If you have been using your Tax-Free Savings Account (TFSA) as a savings jar, it’s time to think bigger. The TFSA is one of the best tools Canadian investors have to build tax-free income that can last for decades. But to maximize its potential, you need to hold investments that not only grow over time but also pay you consistently. With that kind of foundation, your TFSA can truly become a wealth machine.
In this article, I’ll talk about two high-quality Canadian dividend stocks that could help you set up your TFSA for reliable income and wealth growth over the long term.
Brookfield Renewable Partners stock
The first company on my list, Brookfield Renewable Partners (TSX:BEP.UN), powers its growth from clean energy, making it a strong match for TFSA investors. It operates one of the world’s largest publicly traded renewable power platforms.
The stock currently trades at $34.26 per share, giving it a market cap of about $9.8 billion, and it currently offers a generous 5.9% annualized dividend yield.
Currently, Brookfield Renewable stock is around 16% below its 52-week high. That makes its dividend even more appealing, as investors can lock in a higher yield at today’s levels.
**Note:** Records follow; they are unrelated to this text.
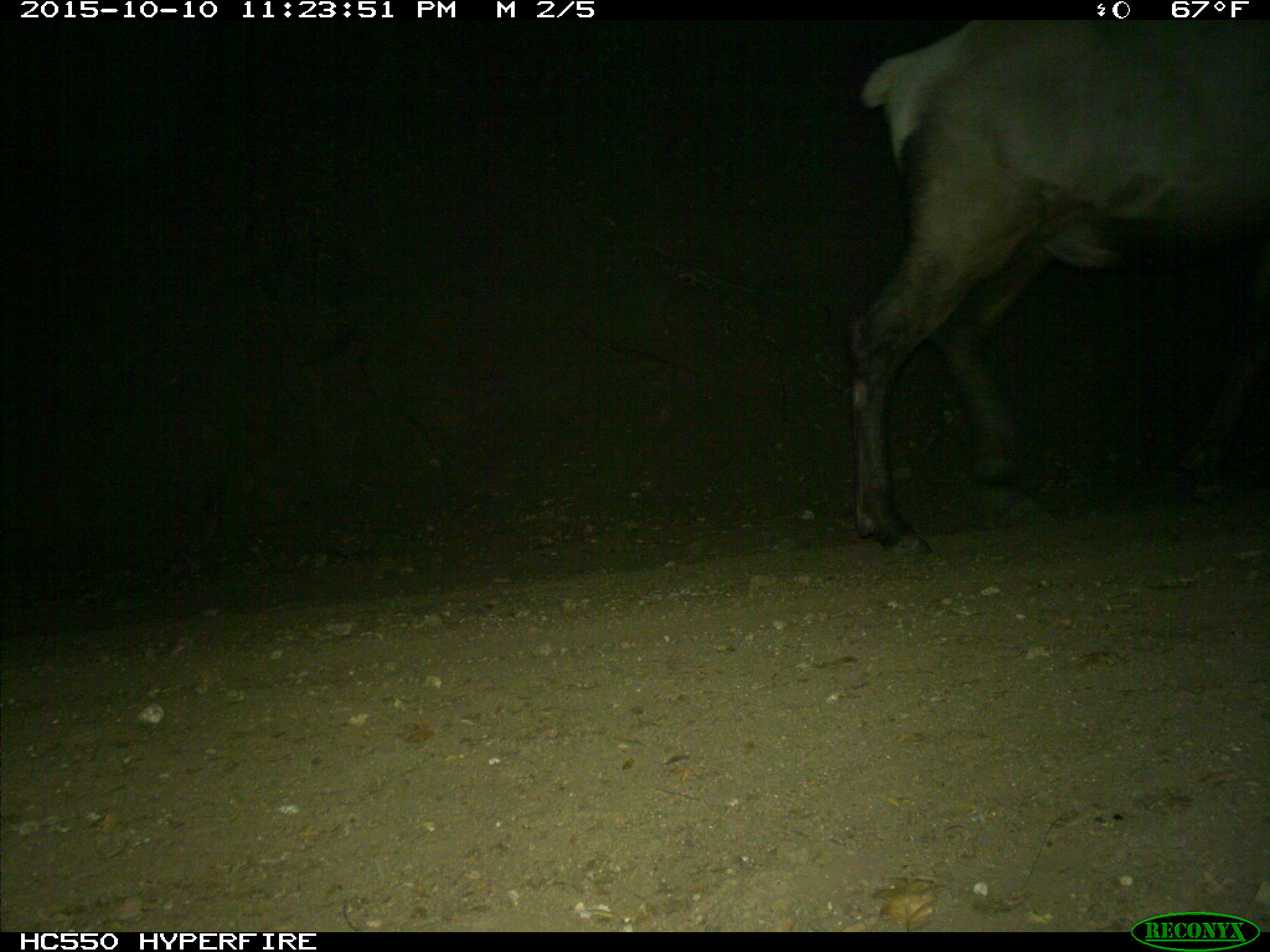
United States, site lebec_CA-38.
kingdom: Animalia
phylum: Chordata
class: Mammalia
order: Artiodactyla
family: Cervidae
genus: Cervus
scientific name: Cervus canadensis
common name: elk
Cervus canadensis (elk).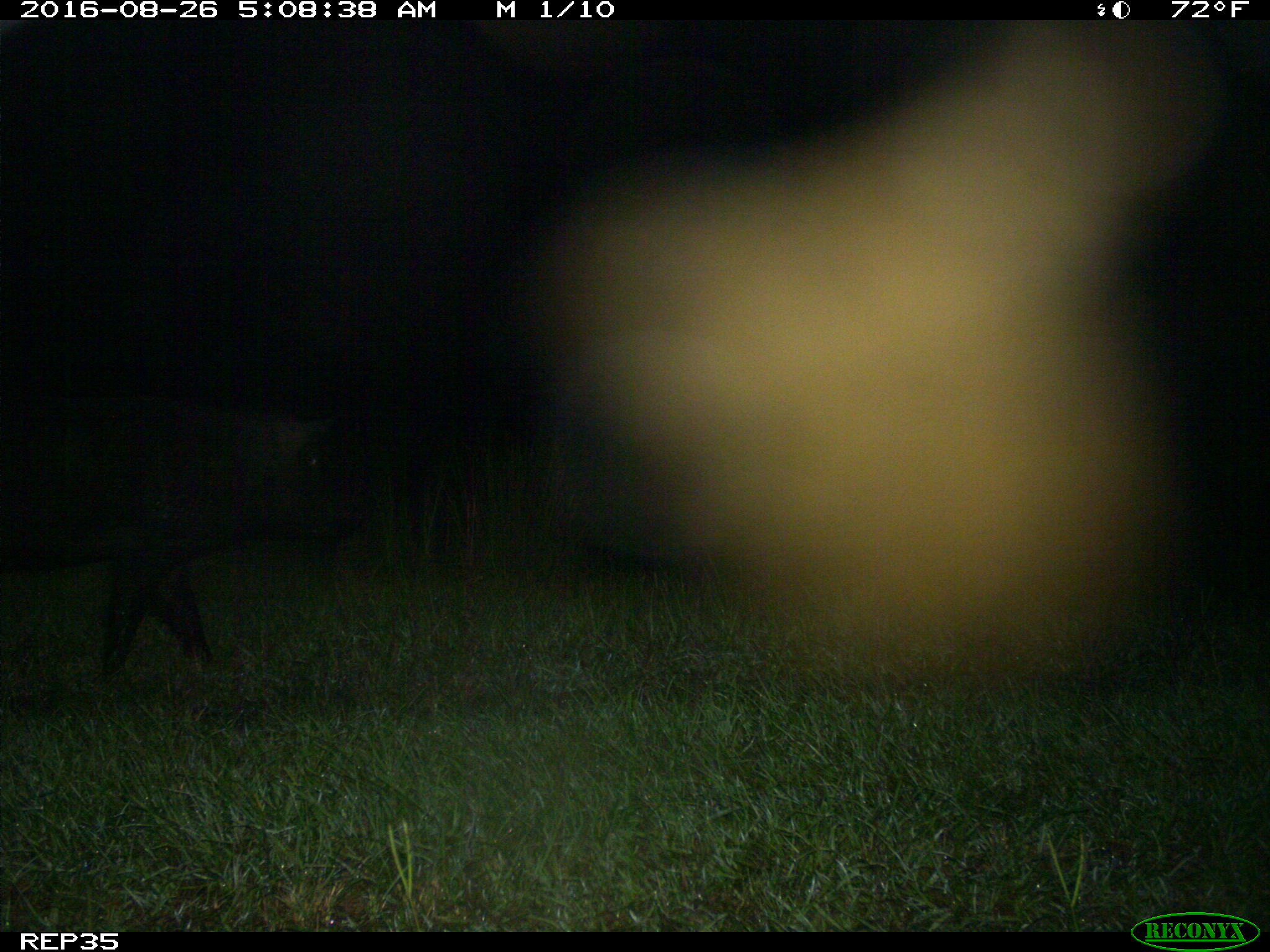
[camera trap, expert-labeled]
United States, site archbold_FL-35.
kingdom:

In its second quarter, Brookfield’s funds from operations climbed 10% YoY (year-over-year) to a record US$371 million due to stronger hydropower output in North America and Colombia, alongside a rebound in global nuclear energy demand through its Westinghouse business.
What makes Brookfield even more attractive for TFSA investors is its long-term growth strategy. The company recently signed a landmark deal with Alphabet’s Google to deliver up to 3,000 megawatts of hydroelectric capacity in the U.S., the largest hydro contract ever signed. It also has a framework agreement with Microsoft covering over 10,500 megawatts of renewable capacity across the U.S. and Europe.
Overall, with a track record of raising payouts 5% to 9% annually, Brookfield Renewable stock fits perfectly for investors looking to lock in long-term dividend income inside a TFSA.
Canadian Tire stock
From renewable power to everyday shopping, Canadian Tire (TSX:CTC.A) is another dividend stock that could add balance and steady income to your TFSA. Its operations span several sectors, including retail, financial services, and real estate. Its banners include Canadian Tire, Mark’s, and SportChek, which together reach nearly every Canadian household.
Canadian Tire stock currently trades at $165.54 per share with a market cap of about $9.2 billion. At this price, the company yields 4.3% annually, paid quarterly.
In the second quarter, Canadian Tire’s retail revenue rose 5.2% YoY to $4.2 billion, with consolidated comparable sales growing 5.6% from a year ago. The company’s “True North” transformation strategy is already reshaping its business, with store refreshes across multiple provinces and new SportChek and Mark’s concepts.
For TFSA investors, Canadian Tire’s real value lies in its ability to combine consistent dividends with long-term growth. Its continued investment in technology, loyalty expansion, and ownership of iconic Hudson’s Bay Company brand rights clearly show its growth efforts. These strong fundamentals make Canadian Tire stock a reliable TFSA pick for dividend income that can grow for decades.